Each Satellite of Satellogic has a hyperspectral sensor, which captures data at a much higher granularity than the red, green and blue that we see. Hyperspectral images include multiple information bands of the electromagnetic range of 450 nm to 850 nm for each pixel. Using this data, specific hyperspectral “signatures” of different materials and processes can be identified with significantly greater precision than with visible-spectrum images.

Hyperspectral data allows advanced agricultural applications, which include:

  • Identification of materials, crops, processes and states with accuracy and precision unattainable with traditional multispectral data (RGB + NIR).
  • Identification of water stress and support of efficient irrigation strategies.
  • Monitoring of plant nutrition and maintenance of solid fertilization strategies.
  • Early detection of diseases and prescription of effective use of herbicides.

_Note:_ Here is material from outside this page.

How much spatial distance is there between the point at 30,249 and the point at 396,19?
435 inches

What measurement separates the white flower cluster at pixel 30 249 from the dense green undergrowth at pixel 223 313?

Other applications of hyperspectral imaging include climate and environmental models, research and advanced climate prediction, as well as classification of land use for both industry and government planning (such as food security). Mineralogical discovery and forest management are also greatly enhanced by the hyperspectral images of Satellogic.

Beyond providing companies in sectors such as agriculture, mining, construction and environmental cartography with a competitive advantage, Satellogic has taken the bold step of providing free hyperspectral data for open scientific research and humanitarian causes.

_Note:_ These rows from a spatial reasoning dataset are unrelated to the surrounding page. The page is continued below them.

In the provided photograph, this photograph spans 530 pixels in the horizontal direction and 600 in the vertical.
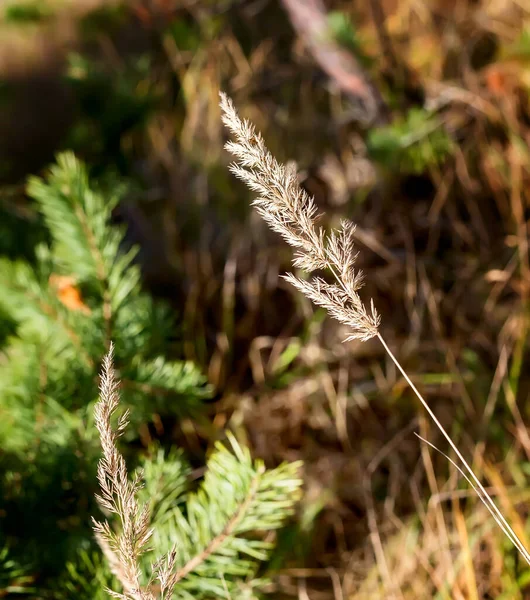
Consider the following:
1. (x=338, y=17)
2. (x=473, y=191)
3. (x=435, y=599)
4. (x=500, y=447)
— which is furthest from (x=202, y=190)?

According to La Nación, in 2016 Satellogic had already managed to put 5 of its satellites into orbit. Fresh and Sweet potato; Captain Beto (in tribute to Luis Alberto Spinetta) Manolito (for the humorist Quino) and Tita, and promises that there will be many more. The last devices that were launched into space allow for the monitoring of fields, crops, oil industries and infrastructure in real time. For that, they have three cameras of one-meter resolution: a multispectral, a hyperspectral and a thermal one. All the nanosatellites were designed with technology developed in Argentina and without using space devices, only consumer electronics.

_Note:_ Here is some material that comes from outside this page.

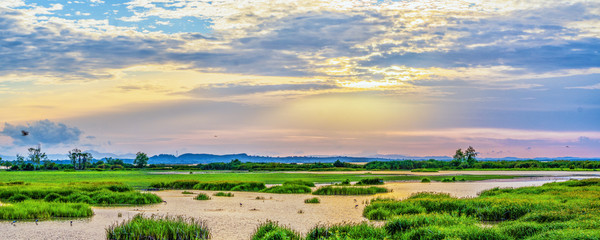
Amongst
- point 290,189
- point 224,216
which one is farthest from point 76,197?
point 290,189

Satellogic currently has 8 of its satellites in orbit and plans for 2020 to have 300 satellites. Aviv Cohen of Satellogic told Asgardia Space News that the company works very hard every day to improve its satellite design and launch additional satellites. Thanks to this spirit, the “constellation of dedicated satellites” are working on a new offer. These allow a government or a company to develop their own Earth observation program at low cost, without the capital investment and with minimal technical risk. This program expands access to terrestrial images by offering 10 times the service at one-tenth of the cost.

So far, only a few national governments had access to data like this. But now, Satellogic allows any organization to have exclusive satellite access over a designated area of interest with unlimited data and complete control of the satellite’s task, the data at a much lower technical and risk cost. This is a unique offer.

Cohen added that Satellogic’s vision is to provide data and analysis almost in real time on the planet to both large and small organizations, research institutes, individuals and really anyone. This information will be available for large companies, but also for people with brilliant ideas or new business efforts. High-resolution data based on space need not be accessible only to governments and large organizations. To achieve this vision, the company is primarily interested in partnering with companies that can take advantage of their solutions and data to solve their own challenges or help address the needs of others.